1.3 觀察指標(1)手術及骨折愈合時間、切口長度、術中出血量。(2)術后并發癥。(3)術后12個月時采用Constant-Murley肩關節評分系統評估肩關節功能恢復情況。分數越高顯示功能恢復越好。
1.4 統計學分析數據采用SPSS 18.0統計學軟件進行分析。計量資料采用均數±標準差(±s)表示,行t檢驗;計數資料以率(%)表示,采用χ2檢驗。P<0.05為差異有統計學意義。
2.1 患者的基線資料2組患者的基線資料差異無統計學意義(P>0.05),具有可比性。見表1。

表1 2組患者的基線資料比較
2.2 術中情況、骨折愈合時間、隨訪12個月時的肩關節功能評分髓內釘組患者的手術切口小于鋼板組,術中出血量少于鋼板組,手術時間短于鋼板組,差異均有統計學意義(P<0.05)。術后均獲得12~18個月隨訪,2組并發癥發生率、骨折愈合時間及術后12個月時Neer肩關節功能評分,差異均無統計學意義(P>0.05)。見表2。

表2 2組術中情況、骨折愈合時間、隨訪12個月時的肩關節功能評分比較
2.3 術后并發癥2組患者術后并發癥發生率差異均無統計學意義(P>0.05),見表3。

表3 2組術后并發癥比較
對移位明顯的二部分及以上不穩定的肱骨近端骨折患者,通過手術治療能夠獲得解剖復位和穩定的固定等效果。

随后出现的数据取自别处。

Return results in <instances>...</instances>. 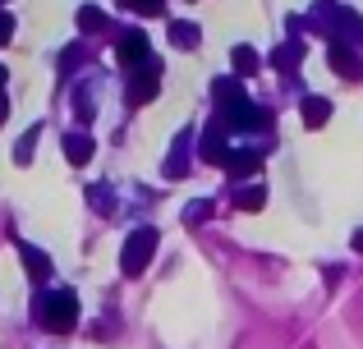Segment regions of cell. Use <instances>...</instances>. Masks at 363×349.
Instances as JSON below:
<instances>
[{
    "instance_id": "6da1fadb",
    "label": "cell",
    "mask_w": 363,
    "mask_h": 349,
    "mask_svg": "<svg viewBox=\"0 0 363 349\" xmlns=\"http://www.w3.org/2000/svg\"><path fill=\"white\" fill-rule=\"evenodd\" d=\"M37 313H42L46 331H69V326L79 322V299H74L69 290H46L42 304H37Z\"/></svg>"
},
{
    "instance_id": "7a4b0ae2",
    "label": "cell",
    "mask_w": 363,
    "mask_h": 349,
    "mask_svg": "<svg viewBox=\"0 0 363 349\" xmlns=\"http://www.w3.org/2000/svg\"><path fill=\"white\" fill-rule=\"evenodd\" d=\"M157 230L152 225H143V230H133L129 239H124V258H120V267H124V276H143L147 271V262H152V253H157Z\"/></svg>"
},
{
    "instance_id": "3957f363",
    "label": "cell",
    "mask_w": 363,
    "mask_h": 349,
    "mask_svg": "<svg viewBox=\"0 0 363 349\" xmlns=\"http://www.w3.org/2000/svg\"><path fill=\"white\" fill-rule=\"evenodd\" d=\"M129 74L133 79H129V88H124V101H129V106H147L161 88V60L152 55L147 64H138V69H129Z\"/></svg>"
},
{
    "instance_id": "277c9868",
    "label": "cell",
    "mask_w": 363,
    "mask_h": 349,
    "mask_svg": "<svg viewBox=\"0 0 363 349\" xmlns=\"http://www.w3.org/2000/svg\"><path fill=\"white\" fill-rule=\"evenodd\" d=\"M116 60L124 64V69H138V64H147V60H152L147 37H143V33H124L120 46H116Z\"/></svg>"
},
{
    "instance_id": "5b68a950",
    "label": "cell",
    "mask_w": 363,
    "mask_h": 349,
    "mask_svg": "<svg viewBox=\"0 0 363 349\" xmlns=\"http://www.w3.org/2000/svg\"><path fill=\"white\" fill-rule=\"evenodd\" d=\"M327 60H331V69H336V74H340V79H350V83H354V79H363V60H359V55H354V51H350V46H345V42H331V51H327Z\"/></svg>"
},
{
    "instance_id": "8992f818",
    "label": "cell",
    "mask_w": 363,
    "mask_h": 349,
    "mask_svg": "<svg viewBox=\"0 0 363 349\" xmlns=\"http://www.w3.org/2000/svg\"><path fill=\"white\" fill-rule=\"evenodd\" d=\"M225 156H230V147H225V115H221V120H212V125H207V138H203V161L225 166Z\"/></svg>"
},
{
    "instance_id": "52a82bcc",
    "label": "cell",
    "mask_w": 363,
    "mask_h": 349,
    "mask_svg": "<svg viewBox=\"0 0 363 349\" xmlns=\"http://www.w3.org/2000/svg\"><path fill=\"white\" fill-rule=\"evenodd\" d=\"M257 166H262V152H230L225 156V175L230 179H248Z\"/></svg>"
},
{
    "instance_id": "ba28073f",
    "label": "cell",
    "mask_w": 363,
    "mask_h": 349,
    "mask_svg": "<svg viewBox=\"0 0 363 349\" xmlns=\"http://www.w3.org/2000/svg\"><path fill=\"white\" fill-rule=\"evenodd\" d=\"M18 258H23V267H28V276H33V280L51 276V258H46L42 248H33V244H18Z\"/></svg>"
},
{
    "instance_id": "9c48e42d",
    "label": "cell",
    "mask_w": 363,
    "mask_h": 349,
    "mask_svg": "<svg viewBox=\"0 0 363 349\" xmlns=\"http://www.w3.org/2000/svg\"><path fill=\"white\" fill-rule=\"evenodd\" d=\"M65 156L74 166H88L92 161V138L88 134H65Z\"/></svg>"
},
{
    "instance_id": "30bf717a",
    "label": "cell",
    "mask_w": 363,
    "mask_h": 349,
    "mask_svg": "<svg viewBox=\"0 0 363 349\" xmlns=\"http://www.w3.org/2000/svg\"><path fill=\"white\" fill-rule=\"evenodd\" d=\"M327 120H331V101L327 97H308L303 101V125L308 129H322Z\"/></svg>"
},
{
    "instance_id": "8fae6325",
    "label": "cell",
    "mask_w": 363,
    "mask_h": 349,
    "mask_svg": "<svg viewBox=\"0 0 363 349\" xmlns=\"http://www.w3.org/2000/svg\"><path fill=\"white\" fill-rule=\"evenodd\" d=\"M235 207H240V212H262V207H267V188L262 184L240 188V193H235Z\"/></svg>"
},
{
    "instance_id": "7c38bea8",
    "label": "cell",
    "mask_w": 363,
    "mask_h": 349,
    "mask_svg": "<svg viewBox=\"0 0 363 349\" xmlns=\"http://www.w3.org/2000/svg\"><path fill=\"white\" fill-rule=\"evenodd\" d=\"M170 42H175L179 51H194V46H198V28L179 18V23H170Z\"/></svg>"
},
{
    "instance_id": "4fadbf2b",
    "label": "cell",
    "mask_w": 363,
    "mask_h": 349,
    "mask_svg": "<svg viewBox=\"0 0 363 349\" xmlns=\"http://www.w3.org/2000/svg\"><path fill=\"white\" fill-rule=\"evenodd\" d=\"M299 60H303V46H299V42L281 46V51L272 55V64H276V69H285V74H294V64H299Z\"/></svg>"
},
{
    "instance_id": "5bb4252c",
    "label": "cell",
    "mask_w": 363,
    "mask_h": 349,
    "mask_svg": "<svg viewBox=\"0 0 363 349\" xmlns=\"http://www.w3.org/2000/svg\"><path fill=\"white\" fill-rule=\"evenodd\" d=\"M257 51L253 46H235V74H257Z\"/></svg>"
},
{
    "instance_id": "9a60e30c",
    "label": "cell",
    "mask_w": 363,
    "mask_h": 349,
    "mask_svg": "<svg viewBox=\"0 0 363 349\" xmlns=\"http://www.w3.org/2000/svg\"><path fill=\"white\" fill-rule=\"evenodd\" d=\"M79 28H88V33H97V28H106V14H101L97 5H83V9H79Z\"/></svg>"
},
{
    "instance_id": "2e32d148",
    "label": "cell",
    "mask_w": 363,
    "mask_h": 349,
    "mask_svg": "<svg viewBox=\"0 0 363 349\" xmlns=\"http://www.w3.org/2000/svg\"><path fill=\"white\" fill-rule=\"evenodd\" d=\"M129 9H138V14H161L166 9V0H124Z\"/></svg>"
},
{
    "instance_id": "e0dca14e",
    "label": "cell",
    "mask_w": 363,
    "mask_h": 349,
    "mask_svg": "<svg viewBox=\"0 0 363 349\" xmlns=\"http://www.w3.org/2000/svg\"><path fill=\"white\" fill-rule=\"evenodd\" d=\"M33 143H37V129H28V134H23V143H18V161H28V156H33Z\"/></svg>"
},
{
    "instance_id": "ac0fdd59",
    "label": "cell",
    "mask_w": 363,
    "mask_h": 349,
    "mask_svg": "<svg viewBox=\"0 0 363 349\" xmlns=\"http://www.w3.org/2000/svg\"><path fill=\"white\" fill-rule=\"evenodd\" d=\"M9 37H14V18H9V14H0V46H5Z\"/></svg>"
},
{
    "instance_id": "d6986e66",
    "label": "cell",
    "mask_w": 363,
    "mask_h": 349,
    "mask_svg": "<svg viewBox=\"0 0 363 349\" xmlns=\"http://www.w3.org/2000/svg\"><path fill=\"white\" fill-rule=\"evenodd\" d=\"M184 221H207V202H194V207L184 212Z\"/></svg>"
},
{
    "instance_id": "ffe728a7",
    "label": "cell",
    "mask_w": 363,
    "mask_h": 349,
    "mask_svg": "<svg viewBox=\"0 0 363 349\" xmlns=\"http://www.w3.org/2000/svg\"><path fill=\"white\" fill-rule=\"evenodd\" d=\"M5 115H9V106H5V97H0V125H5Z\"/></svg>"
},
{
    "instance_id": "44dd1931",
    "label": "cell",
    "mask_w": 363,
    "mask_h": 349,
    "mask_svg": "<svg viewBox=\"0 0 363 349\" xmlns=\"http://www.w3.org/2000/svg\"><path fill=\"white\" fill-rule=\"evenodd\" d=\"M354 248H359V253H363V230H359V234H354Z\"/></svg>"
},
{
    "instance_id": "7402d4cb",
    "label": "cell",
    "mask_w": 363,
    "mask_h": 349,
    "mask_svg": "<svg viewBox=\"0 0 363 349\" xmlns=\"http://www.w3.org/2000/svg\"><path fill=\"white\" fill-rule=\"evenodd\" d=\"M0 88H5V69H0Z\"/></svg>"
}]
</instances>
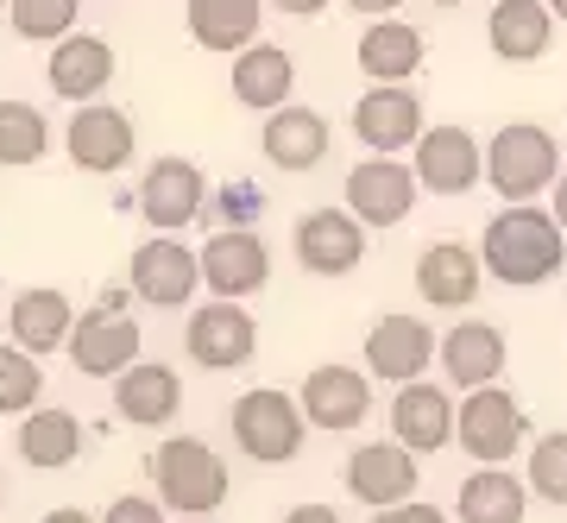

但目前臨床對于內固定手術方式及內植物的選擇仍存在較大爭議。肱骨近端鎖定鋼板和髓內釘等內固定均是治療肱骨近端骨折常用和有效術式。其中前者由于螺釘與鋼板之間由螺紋鎖定,因此能夠提供比普通鋼板更為可靠的生物力學穩定性;同時近端多枚成角鎖定螺釘技術亦為粉碎性骨折及骨質疏松患者的骨折塊提供更好的把持力,且術中可通過接骨板上的縫合孔實施肩袖縫合固定及固定粉碎的骨塊,從而有效減少內固定失敗風險。因此對于復雜的三、四部分骨折,手法復位后仍伴有肱骨頭脫位或肱骨頭翻轉移位程度明顯,通過撬撥復位糾正困難等患者尤為適用。但該術式常采取三角肌胸大肌入路或三角肌劈裂入路,軟組織剝離范圍廣泛,對局部血運破壞性大,肱骨頭缺血性壞死風險高;加之屬于髓外偏心固定,鋼板螺釘力臂較長,對內側皮質粉碎或不穩定的患者,亦導致術后發生內翻畸形愈合、螺釘穿出肱骨頭等相關并發癥等風險。因此除了嚴格掌握手術適應證外,術中應最大限度避免肩袖的損傷和對肱骨頭血供的保護。與鎖定鋼板的髓外偏心固定相比,髓內釘內固定的初始穩定性及可靠的抗屈曲和旋轉特性等優勢更為顯著,且切口較小,對骨與軟組織的血供保護性好,更利于術后早期開展康復鍛煉。但交鎖髓內釘固定手術操作難度大,學習曲線長,亦有報道該術式治療粉碎性、移位程度嚴重等骨折時,對小的骨折塊固定困難,并且存在較大損傷肩袖的風險,從而增加功能障礙、疼痛等不適感的發生概率[5]。因此僅適用于外科頸骨折的兩部分骨折、合并大結節或小結節骨折的三部分骨折和移位較少的四部分骨折等患者[4]。同時術中應沿肌腱纖維方向縱向切開,插入髓內釘后仔細修補,以降低肩袖撕裂的發生率[6]。
本研究結果顯示,交鎖髓內釘與鎖定鋼板內固定治療二、三部分肱骨近端骨折,均有肯定效果,但交鎖髓內釘手術的創傷更小。因此,臨床應依據患者骨折類型、移位程度和醫生技術水平等,全面評估,嚴格掌握手術適應證,制定個性化干預方案,并酌情早期開展功能鍛煉[2]。此外,本次研究樣量不大、隨訪時間較短,遠期并發癥尚不明確,因此結論勢必存在一定局限性,有待今后進一步開展更多分層、大樣本、多中心等研究,以期為臨床提供更為客觀的參考。